You are viewing a plain text version of this content. The canonical link for it is here.
Posted to commits@giraph.apache.org by ed...@apache.org on 2016/06/21 17:14:44 UTC

git commit: updated refs/heads/trunk to 2185f59

Repository: giraph
Updated Branches:
  refs/heads/trunk d827c97fc -> 2185f5946


GIRAPH-1076 Race condition in FileTxnSnapLog

Summary:
org.apache.zookeeper.server.persistence.FileTxnSnapLog has a potential for race condition:

    if (!this.dataDir.exists()) {
        if (!this.dataDir.mkdirs()) {
               throw new IOException("Unable to create data directory " + this.dataDir);
        }
    }

If two threads try to create FileTxnSnapLog simultaneously it can trigger IOException.
We saw this happening in Giraph where FileTxnSnapLog is being created by PurgeTask created by DatadirCleanupManager and by InProcessZooKeeperRunner#runFromConfig.
Until and if ever, the zookeeper code is fixed, we need to make sure zookeeper starts first and only then starts PurgeTask.

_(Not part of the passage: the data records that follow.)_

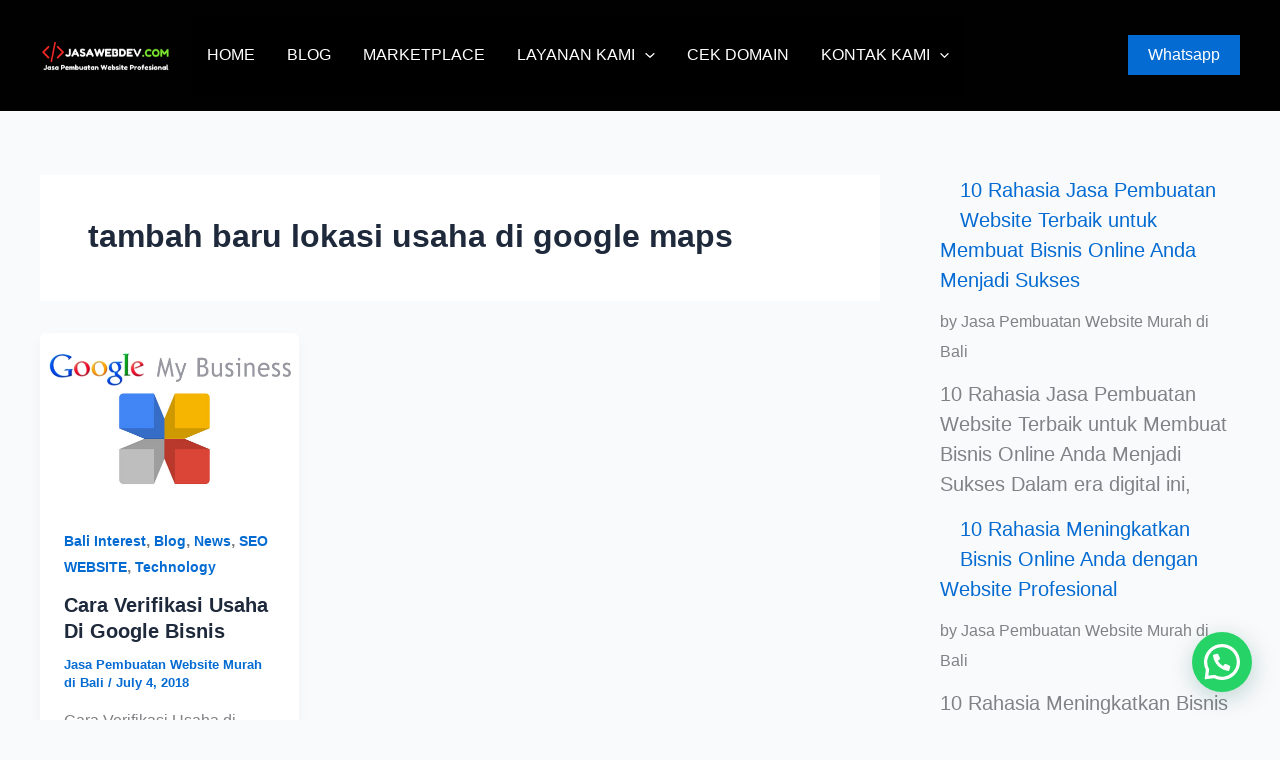

--- FILE ---
content_type: text/html; charset=utf-8
request_url: https://www.google.com/recaptcha/api2/aframe
body_size: 165
content:
<!DOCTYPE HTML><html><head><meta http-equiv="content-type" content="text/html; charset=UTF-8"></head><body><script nonce="5pNwni3FlpiNVLLJnNroJQ">/** Anti-fraud and anti-abuse applications only. See google.com/recaptcha */ try{var clients={'sodar':'https://pagead2.googlesyndication.com/pagead/sodar?'};window.addEventListener("message",function(a){try{if(a.source===window.parent){var b=JSON.parse(a.data);var c=clients[b['id']];if(c){var d=document.createElement('img');d.src=c+b['params']+'&rc='+(localStorage.getItem("rc::a")?sessionStorage.getItem("rc::b"):"");window.document.body.appendChild(d);sessionStorage.setItem("rc::e",parseInt(sessionStorage.getItem("rc::e")||0)+1);localStorage.setItem("rc::h",'1764839926433');}}}catch(b){}});window.parent.postMessage("_grecaptcha_ready", "*");}catch(b){}</script></body></html>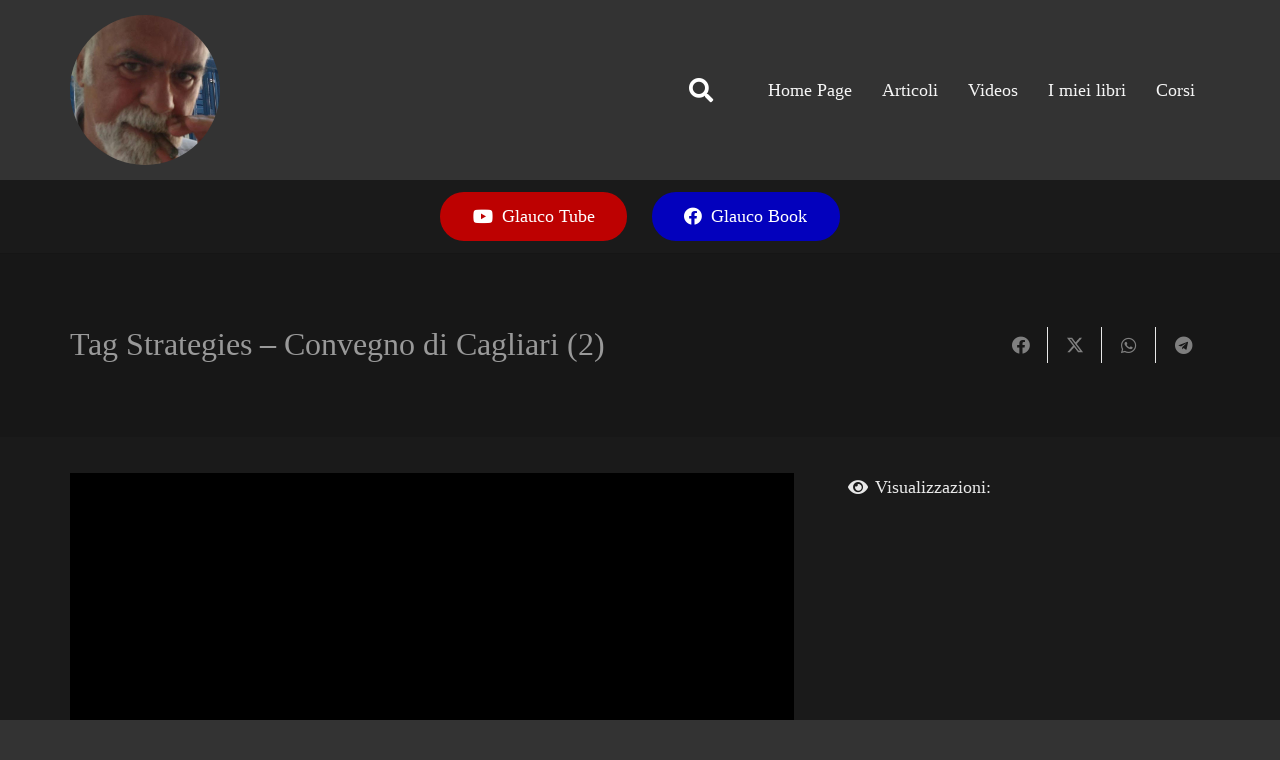

--- FILE ---
content_type: text/css
request_url: https://glaucobenigni.it/wp-content/themes/child-Impreza/style.css?ver=8.33.2
body_size: 49
content:
/*
 Theme Name:   Impreza Child
 Theme URI:    http://slogin.org
 Description:  Impreza Child Theme
 Author:       GJB
 Author URI:   http://slogin.org
 Template:     Impreza
 Version:      1.0.0
 License:      GNU General Public License v2 or later
 License URI:  http://www.gnu.org/licenses/gpl-2.0.html
 Tags:         light, dark, two-columns, right-sidebar, responsive-layout, accessibility-ready
 Text Domain:  wpgest
*/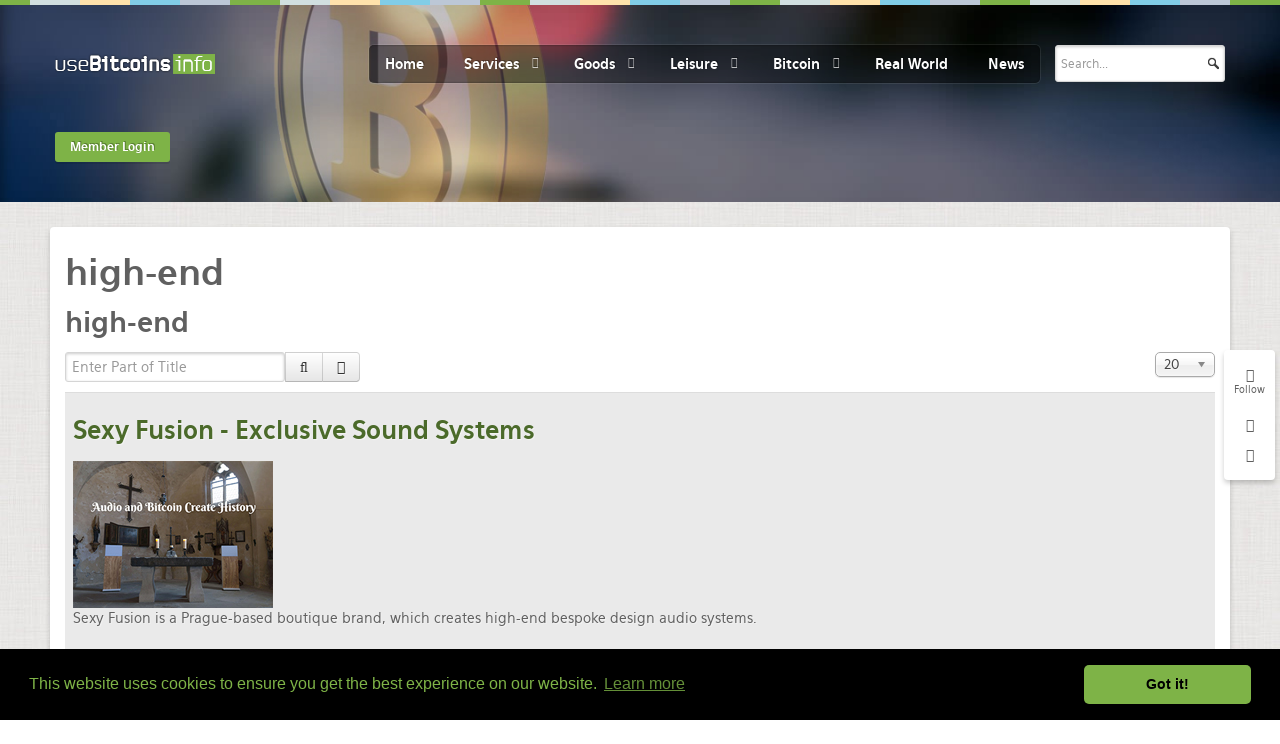

--- FILE ---
content_type: text/html; charset=utf-8
request_url: https://www.google.com/recaptcha/api2/aframe
body_size: 267
content:
<!DOCTYPE HTML><html><head><meta http-equiv="content-type" content="text/html; charset=UTF-8"></head><body><script nonce="Y48bmcZvKDasyK3Dp-mR6A">/** Anti-fraud and anti-abuse applications only. See google.com/recaptcha */ try{var clients={'sodar':'https://pagead2.googlesyndication.com/pagead/sodar?'};window.addEventListener("message",function(a){try{if(a.source===window.parent){var b=JSON.parse(a.data);var c=clients[b['id']];if(c){var d=document.createElement('img');d.src=c+b['params']+'&rc='+(localStorage.getItem("rc::a")?sessionStorage.getItem("rc::b"):"");window.document.body.appendChild(d);sessionStorage.setItem("rc::e",parseInt(sessionStorage.getItem("rc::e")||0)+1);localStorage.setItem("rc::h",'1768618931543');}}}catch(b){}});window.parent.postMessage("_grecaptcha_ready", "*");}catch(b){}</script></body></html>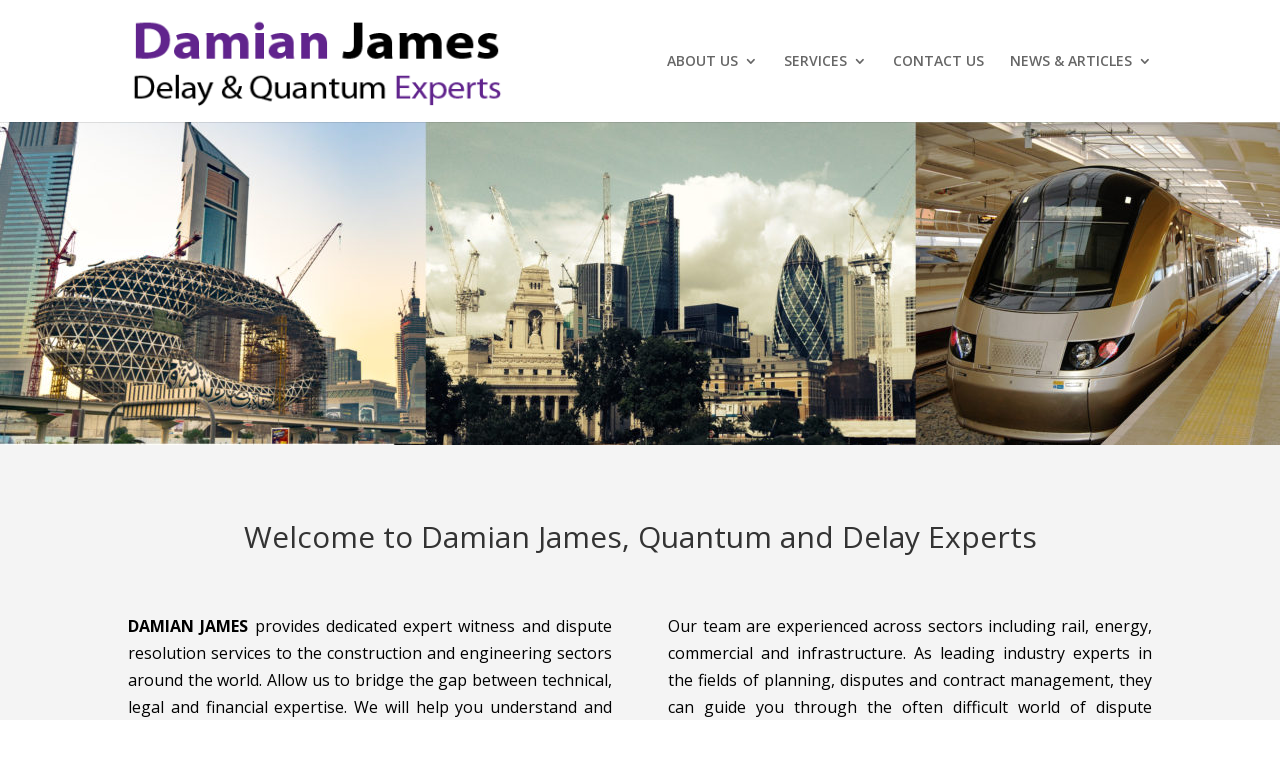

--- FILE ---
content_type: text/css
request_url: https://damian-james.com/wp-content/et-cache/153/et-core-unified-deferred-153.min.css?ver=1764940937
body_size: 245
content:
.et_pb_section_1.et_pb_section,.et_pb_section_3.et_pb_section{background-color:#f4f4f4!important}body #page-container .et_pb_section .et_pb_button_1{color:#8300e9!important;background-color:rgba(0,0,0,0)}.et_pb_button_1,.et_pb_button_1:after{transition:all 300ms ease 0ms}.et_pb_row_3{min-height:392.9px}.et_pb_blog_0 article.et_pb_post{box-shadow:6px 6px 18px 0px rgba(0,0,0,0.3)}.et_pb_image_0,.et_pb_image_1,.et_pb_image_2{text-align:left;margin-left:0}@media only screen and (max-width:980px){body #page-container .et_pb_section .et_pb_button_1:after{display:inline-block;opacity:0}body #page-container .et_pb_section .et_pb_button_1:hover:after{opacity:1}.et_pb_image_0 .et_pb_image_wrap img,.et_pb_image_1 .et_pb_image_wrap img,.et_pb_image_2 .et_pb_image_wrap img{width:auto}}@media only screen and (max-width:767px){body #page-container .et_pb_section .et_pb_button_1:after{display:inline-block;opacity:0}body #page-container .et_pb_section .et_pb_button_1:hover:after{opacity:1}.et_pb_image_0 .et_pb_image_wrap img,.et_pb_image_1 .et_pb_image_wrap img,.et_pb_image_2 .et_pb_image_wrap img{width:auto}}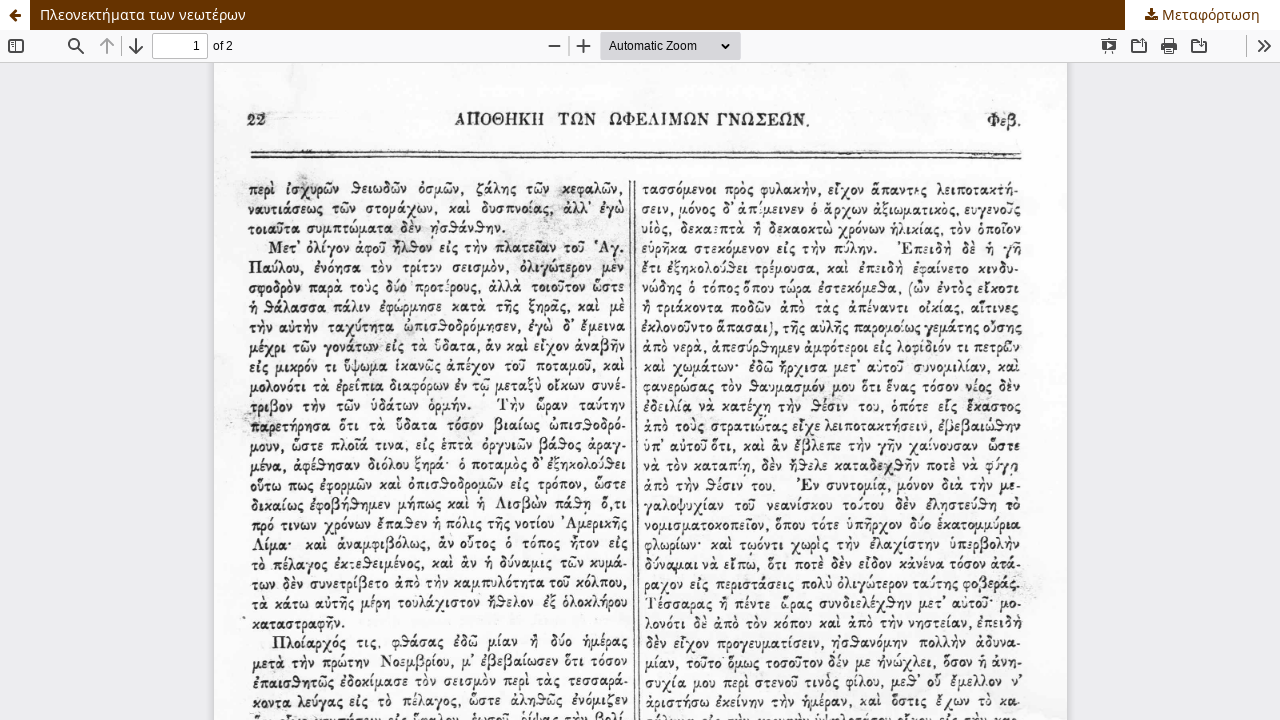

--- FILE ---
content_type: text/html; charset=utf-8
request_url: https://kosmopolis.library.upatras.gr/index.php/apothiki1/article/view/67035/65911
body_size: 1009
content:
<!DOCTYPE html>
<html lang="el-GR" xml:lang="el-GR">
<head>
	<meta http-equiv="Content-Type" content="text/html; charset=utf-8" />
	<meta name="viewport" content="width=device-width, initial-scale=1.0">
	<title>Προβολή του Πλεονεκτήματα των νεωτέρων</title>

	
<link rel="icon" href="https://kosmopolis.library.upatras.gr/public/journals/43/favicon_el_GR">
<meta name="generator" content="Open Journal Systems 3.3.0.7">
	<link rel="stylesheet" href="https://kosmopolis.library.upatras.gr/index.php/apothiki1/$$$call$$$/page/page/css?name=stylesheet" type="text/css" /><link rel="stylesheet" href="https://kosmopolis.library.upatras.gr/index.php/apothiki1/$$$call$$$/page/page/css?name=font" type="text/css" /><link rel="stylesheet" href="https://kosmopolis.library.upatras.gr/lib/pkp/styles/fontawesome/fontawesome.css?v=3.3.0.7" type="text/css" /><link rel="stylesheet" href="https://kosmopolis.library.upatras.gr/public/site/styleSheet.css?v=3.3.0.7" type="text/css" />
	<script src="https://kosmopolis.library.upatras.gr/lib/pkp/lib/vendor/components/jquery/jquery.js?v=3.3.0.7" type="text/javascript"></script><script src="https://kosmopolis.library.upatras.gr/lib/pkp/lib/vendor/components/jqueryui/jquery-ui.js?v=3.3.0.7" type="text/javascript"></script><script src="https://kosmopolis.library.upatras.gr/plugins/themes/default/js/lib/popper/popper.js?v=3.3.0.7" type="text/javascript"></script><script src="https://kosmopolis.library.upatras.gr/plugins/themes/default/js/lib/bootstrap/util.js?v=3.3.0.7" type="text/javascript"></script><script src="https://kosmopolis.library.upatras.gr/plugins/themes/default/js/lib/bootstrap/dropdown.js?v=3.3.0.7" type="text/javascript"></script><script src="https://kosmopolis.library.upatras.gr/plugins/themes/default/js/main.js?v=3.3.0.7" type="text/javascript"></script>
</head>
<body class="pkp_page_article pkp_op_view">

		<header class="header_view">

		<a href="https://kosmopolis.library.upatras.gr/index.php/apothiki1/article/view/67035" class="return">
			<span class="pkp_screen_reader">
									Επιστροφή στα στοιχεία του άρθρου
							</span>
		</a>

		<a href="https://kosmopolis.library.upatras.gr/index.php/apothiki1/article/view/67035" class="title">
			Πλεονεκτήματα των νεωτέρων
		</a>

		<a href="https://kosmopolis.library.upatras.gr/index.php/apothiki1/article/download/67035/65911/67035" class="download" download>
			<span class="label">
				Μεταφόρτωση
			</span>
			<span class="pkp_screen_reader">
				Μεταφόρτωση PDF
			</span>
		</a>

	</header>

	<script type="text/javascript">
		// Creating iframe's src in JS instead of Smarty so that EZProxy-using sites can find our domain in $pdfUrl and do their rewrites on it.
		$(document).ready(function() {
			var urlBase = "https://kosmopolis.library.upatras.gr/plugins/generic/pdfJsViewer/pdf.js/web/viewer.html?file=";
			var pdfUrl = "https:\/\/kosmopolis.library.upatras.gr\/index.php\/apothiki1\/article\/download\/67035\/65911\/67035";
			$("#pdfCanvasContainer > iframe").attr("src", urlBase + encodeURIComponent(pdfUrl));
		});
	</script>

	<div id="pdfCanvasContainer" class="galley_view">
				<iframe src="" width="100%" height="100%" style="min-height: 500px;" title="PDF του Πλεονεκτήματα των νεωτέρων" allowfullscreen webkitallowfullscreen></iframe>
	</div>
	
</body>
</html>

Test Plan: run a few jobs and mvn clean verify

Reviewers: majakabiljo, dionysis.logothetis, heslami, maja.kabiljo

Reviewed By: maja.kabiljo

Differential Revision: https://reviews.facebook.net/D59883


Project: http://git-wip-us.apache.org/repos/asf/giraph/repo
Commit: http://git-wip-us.apache.org/repos/asf/giraph/commit/2185f594
Tree: http://git-wip-us.apache.org/repos/asf/giraph/tree/2185f594
Diff: http://git-wip-us.apache.org/repos/asf/giraph/diff/2185f594

Branch: refs/heads/trunk
Commit: 2185f5946edfddcca8a5bcb76160212bfe2ef797
Parents: d827c97
Author: Sergey Edunov <ed...@fb.com>
Authored: Tue Jun 21 10:14:34 2016 -0700
Committer: Sergey Edunov <ed...@fb.com>
Committed: Tue Jun 21 10:14:34 2016 -0700

----------------------------------------------------------------------
 .../org/apache/giraph/zk/InProcessZooKeeperRunner.java  | 12 +++++++++---
 1 file changed, 9 insertions(+), 3 deletions(-)
----------------------------------------------------------------------


http://git-wip-us.apache.org/repos/asf/giraph/blob/2185f594/giraph-core/src/main/java/org/apache/giraph/zk/InProcessZooKeeperRunner.java
----------------------------------------------------------------------
diff --git a/giraph-core/src/main/java/org/apache/giraph/zk/InProcessZooKeeperRunner.java b/giraph-core/src/main/java/org/apache/giraph/zk/InProcessZooKeeperRunner.java
index 9502c24..4f15f3a 100644
--- a/giraph-core/src/main/java/org/apache/giraph/zk/InProcessZooKeeperRunner.java
+++ b/giraph-core/src/main/java/org/apache/giraph/zk/InProcessZooKeeperRunner.java
@@ -88,16 +88,22 @@ public class InProcessZooKeeperRunner
      * @throws IOException if can't start zookeeper
      */
     public int start(ZookeeperConfig config) throws IOException {
+      serverRunner = new ZooKeeperServerRunner();
+      //Make sure zookeeper starts first and purge manager last
+      //This is important because zookeeper creates a folder
+      //strucutre on the local disk. Purge manager also tries
+      //to create it but from a different thread and can run into
+      //race condition. See FileTxnSnapLog source code for details.
+      int port = serverRunner.start(config);
       // Start and schedule the the purge task
       DatadirCleanupManager purgeMgr = new DatadirCleanupManager(
           config
-          .getDataDir(), config.getDataLogDir(),
+              .getDataDir(), config.getDataLogDir(),
           GiraphConstants.ZOOKEEPER_SNAP_RETAIN_COUNT,
           GiraphConstants.ZOOKEEPER_PURGE_INTERVAL);
       purgeMgr.start();
 
-      serverRunner = new ZooKeeperServerRunner();
-      return serverRunner.start(config);
+      return port;
     }
 
     /**